Part one is here. I’ve been researching how judges deal with tenants using Section 8 vouchers who make claims against landlords for money damages. For instance, when a landlord does not properly maintain the unit (a breach of the implied warranty of habitability), a tenant is generally allowed to receive damages equal to a percentage of what they paid in rent. However, Section 8 tenants pay their rent partially with cash and partially with a government-administered voucher. So do judges understand the voucher part of the payment as being paid by the tenant or being paid by the government?
The D.C. court of appeals decided the answer to that question is the government (Anderson v. D.C. Hous. Auth., 923 A.2d 853, 859 (D.C. 2007)).
Ms. Anderson contends that the landlord’s breach of the implied warranty of habitability deprived her of the benefit of her bargain. Ms. Anderson argues that what she bargained for in this lease was a decent and clean unit, free of code violations, and valued at $1,350 per month, not $234. Whether she paid all or just a portion of the rent is irrelevant, she argues. However, we reject that argument in circumstances where a public agency such as DCHA has asserted a claim to payments it has made on Ms. Anderson’s behalf.
So Anderson has a $1,350/mo apartment. She pays $234 in cash and the remaining in Section 8 vouchers. She wants to be able to receive damages apportioned against the full $1,350/mo rent. But the housing authority is claiming that they should receive damages for the voucher portion that they “paid”, meaning she only receives damages apportioned against the $234 in cash. The court sides against the tenant.
But ask yourself why this is the decision. I think there are two threads here. First, in-kind benefits are seen as just totally not even belonging to you. Would the court have decided it this way if, instead of a Section 8 voucher, the tenant had been provided by the state a cash transfer? If she had used her Social Security money to rent the apartment or her Earned Income Tax Credit money? No, of course not. It would have never even entered into this inquiry whatsoever.

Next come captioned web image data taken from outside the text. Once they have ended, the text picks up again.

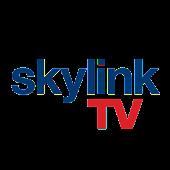 Magazín Skylink TV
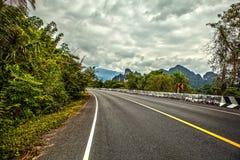 Asphalt road in rainforest Stock Photo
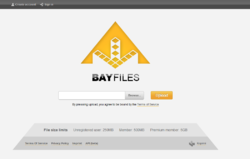 BayFiles frontpage.png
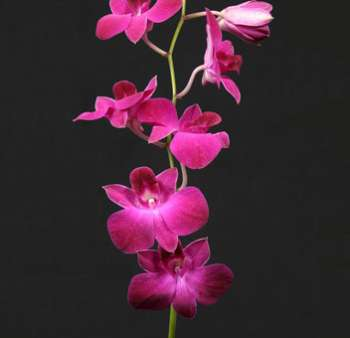 Hot Pink Dendrobium Orchid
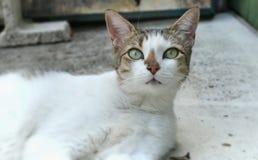 Кот ключей Стоковое Изображение RF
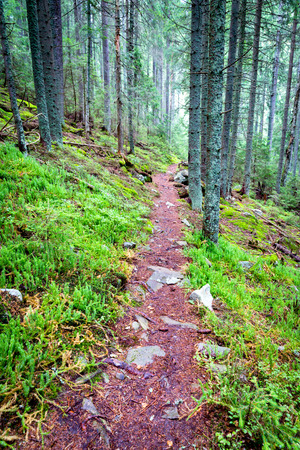 landscape with pathway in green forest Stock Photo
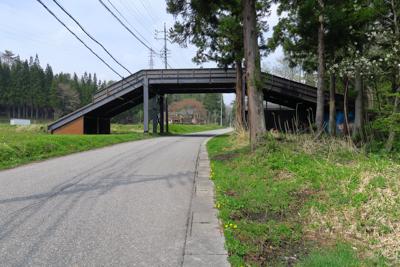 何だあれ? 普通の歩道橋かと思...
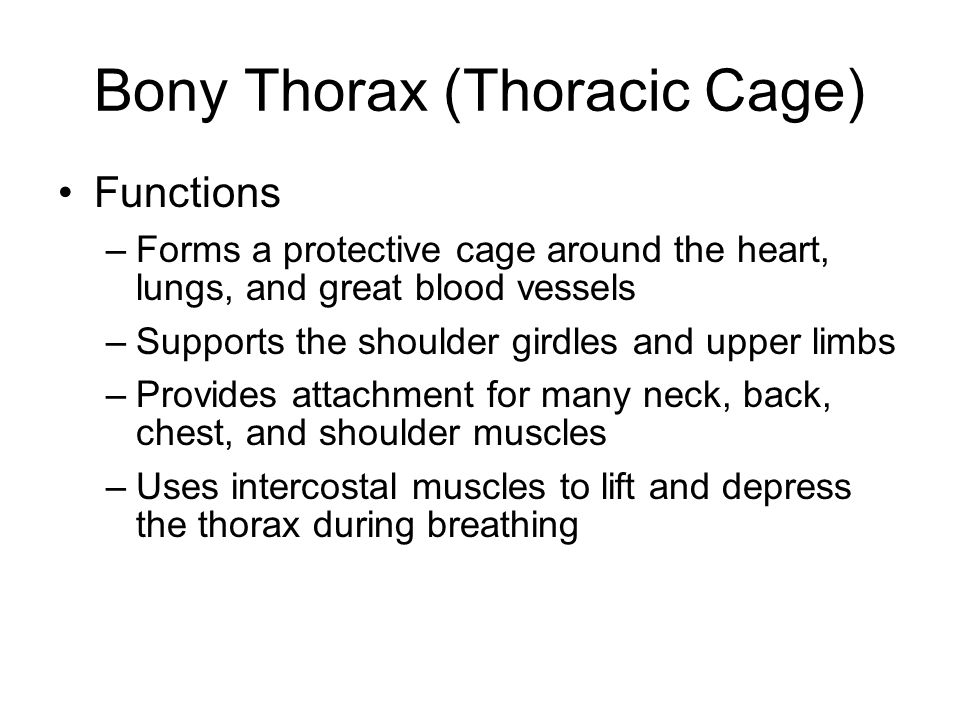 Bony Thorax (Thoracic Cage) Functions –Forms a protective cage around the heart, lungs, and great blood vessels –Supports the shoulder girdles and upp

Second, there is a myth of ownership issue here. A sober mind looks at Section 8 vouchers and realizes that this is a distributive institution just like any other. It determines who gets what. But we view distributions resulting from institutions like Section 8 as basically unreal. You don’t really own your Section 8 voucher even though you have a legal entitlement to it. Yet you somehow really own the other things government institutions like the “economy” (which the government constructs through laws and administers daily through courts and police) distribute to you.
Amusingly, the theory for why you can’t provide the tenant damages apportioned against the full rent is called unjust enrichment. Imagine that! It would be unjustly enriching the tenant to provide damages apportioned against the full rent that the tenant paid with money and vouchers that she had full legal entitlements to!
Meanwhile, the housing authority, who was going to fund the voucher amount whether the apartment was inadequately maintained or not, somehow has a legitimate claim to get some of the money back. The tenant is the only one whose life was diminished by the landlord’s breach, but instead of making the tenant whole (where whole means compensating them up to where they would have been had the apartment been properly maintained, i.e. $1,350/mo in rental value), the housing authority is somehow getting a slice.
Point is: this ideology stuff matters in real ways.